Bien que ni Arteaga ni Barone ne soient spécialistes de la politique américaine, les économistes qui ont examiné leur étude ont souvent posé des questions sur ses implications politiques. Ils ont découvert que les communautés ciblées par les représentants de Purdue dans les années 1990, en raison de leurs taux de cancer élevés, ont progressivement montré une tendance à s’aligner davantage avec le Parti républicain. Ces communautés ont ainsi glissé de 4,6 % vers les républicains lors des élections de la Chambre en 2020, par rapport à d’autres régions similaires.

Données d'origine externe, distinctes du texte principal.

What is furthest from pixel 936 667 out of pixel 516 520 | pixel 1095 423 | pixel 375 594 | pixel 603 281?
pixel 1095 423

Lors de mes échanges avec Arteaga et Barone, Arteaga a souligné que, à l’évidence, l’épidémie d’opioïdes ne favorisait pas automatiquement les républicains. Malgré cela, deux raisons semblent expliquer ce glissement vers le G.O.P. : premièrement, la misère économique des travailleurs blancs de la classe moyenne est devenue cruciale pour le Parti républicain, et deuxièmement, les médias conservateurs ont largement abordé ce sujet.
Face à cette situation, de nombreux éditoriaux post-électoraux ont conseillé au Parti démocrate de se repositionner vers le centre ou d’adopter des approches plus pragmatiques. Toutefois, l’échec des démocrates dans le cas du fentanyl n’est pas tant une question de théorie politique ou d’économie, mais plutôt un manque d’attention politique. L’histoire décrite par Arteaga et Barone ne se limite pas à blâmer des politiques d’immigration plus libérales aux frontières. Les démocrates ont souvent tendance à minimiser les inquiétudes concernant les opioïdes, les percevant comme une hystérie partisane, tout en étant lents à reconnaître que ces préoccupations sont bien réelles.
Plus tôt cet été, lors d’un rassemblement à Philadelphie, j’ai assisté à un événement de J.D. Vance qui fut marqué par des témoignages de membres de familles touchées par la dépendance aux opioïdes. Cet événement était empreint de tristesse, illustrant une réalité que beaucoup de citoyens américains traversent. Appréhender la question des drogues nécessite discernement et une prise de conscience des réalités sociales qui se cache souvent sous la surface.